* _EXTRACTED DATA_
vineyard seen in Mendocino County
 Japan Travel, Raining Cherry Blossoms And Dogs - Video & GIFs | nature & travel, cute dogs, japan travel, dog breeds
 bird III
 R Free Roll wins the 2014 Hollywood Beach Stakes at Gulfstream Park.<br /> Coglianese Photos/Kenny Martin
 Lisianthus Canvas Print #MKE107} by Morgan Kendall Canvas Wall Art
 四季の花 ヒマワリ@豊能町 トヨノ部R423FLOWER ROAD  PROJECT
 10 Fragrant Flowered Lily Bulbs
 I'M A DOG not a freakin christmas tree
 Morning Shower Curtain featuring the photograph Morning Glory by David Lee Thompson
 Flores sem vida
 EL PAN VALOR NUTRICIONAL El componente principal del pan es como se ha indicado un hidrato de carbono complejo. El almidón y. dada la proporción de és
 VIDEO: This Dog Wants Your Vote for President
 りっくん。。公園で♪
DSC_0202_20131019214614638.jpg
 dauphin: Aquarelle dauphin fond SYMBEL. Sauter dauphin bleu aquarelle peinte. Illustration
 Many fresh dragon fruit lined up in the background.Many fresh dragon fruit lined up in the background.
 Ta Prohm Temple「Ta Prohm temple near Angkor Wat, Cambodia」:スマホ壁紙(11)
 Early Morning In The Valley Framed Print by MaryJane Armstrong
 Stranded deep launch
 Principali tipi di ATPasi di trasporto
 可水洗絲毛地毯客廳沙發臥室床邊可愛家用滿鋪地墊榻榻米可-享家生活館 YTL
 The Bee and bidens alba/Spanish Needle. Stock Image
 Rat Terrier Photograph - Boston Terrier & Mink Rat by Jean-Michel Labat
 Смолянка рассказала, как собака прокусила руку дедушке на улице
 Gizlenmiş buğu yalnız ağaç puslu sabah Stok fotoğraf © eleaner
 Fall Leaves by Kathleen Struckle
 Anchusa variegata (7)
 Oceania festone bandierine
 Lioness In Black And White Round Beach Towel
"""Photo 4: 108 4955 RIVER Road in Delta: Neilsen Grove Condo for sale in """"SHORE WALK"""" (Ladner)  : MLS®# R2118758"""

* _EXERCISE_
Would you write out the full listing exactly as given?

* _ANSWER SECTION_
vineyard seen in Mendocino County
 Japan Travel, Raining Cherry Blossoms And Dogs - Video & GIFs | nature & travel, cute dogs, japan travel, dog breeds
 bird III
 R Free Roll wins the 2014 Hollywood Beach Stakes at Gulfstream Park.<br /> Coglianese Photos/Kenny Martin
 Lisianthus Canvas Print #MKE107} by Morgan Kendall Canvas Wall Art
 四季の花 ヒマワリ@豊能町 トヨノ部R423FLOWER ROAD  PROJECT
 10 Fragrant Flowered Lily Bulbs
 I'M A DOG not a freakin christmas tree
 Morning Shower Curtain featuring the photograph Morning Glory by David Lee Thompson
 Flores sem vida
 EL PAN VALOR NUTRICIONAL El componente principal del pan es como se ha indicado un hidrato de carbono complejo. El almidón y. dada la proporción de és
 VIDEO: This Dog Wants Your Vote for President
 りっくん。。公園で♪
DSC_0202_20131019214614638.jpg
 dauphin: Aquarelle dauphin fond SYMBEL. Sauter dauphin bleu aquarelle peinte. Illustration
 Many fresh dragon fruit lined up in the background.Many fresh dragon fruit lined up in the background.
 Ta Prohm Temple「Ta Prohm temple near Angkor Wat, Cambodia」:スマホ壁紙(11)
 Early Morning In The Valley Framed Print by MaryJane Armstrong
 Stranded deep launch
 Principali tipi di ATPasi di trasporto
 可水洗絲毛地毯客廳沙發臥室床邊可愛家用滿鋪地墊榻榻米可-享家生活館 YTL
 The Bee and bidens alba/Spanish Needle. Stock Image
 Rat Terrier Photograph - Boston Terrier & Mink Rat by Jean-Michel Labat
 Смолянка рассказала, как собака прокусила руку дедушке на улице
 Gizlenmiş buğu yalnız ağaç puslu sabah Stok fotoğraf © eleaner
 Fall Leaves by Kathleen Struckle
 Anchusa variegata (7)
 Oceania festone bandierine
 Lioness In Black And White Round Beach Towel
"""Photo 4: 108 4955 RIVER Road in Delta: Neilsen Grove Condo for sale in """"SHORE WALK"""" (Ladner)  : MLS®# R2118758"""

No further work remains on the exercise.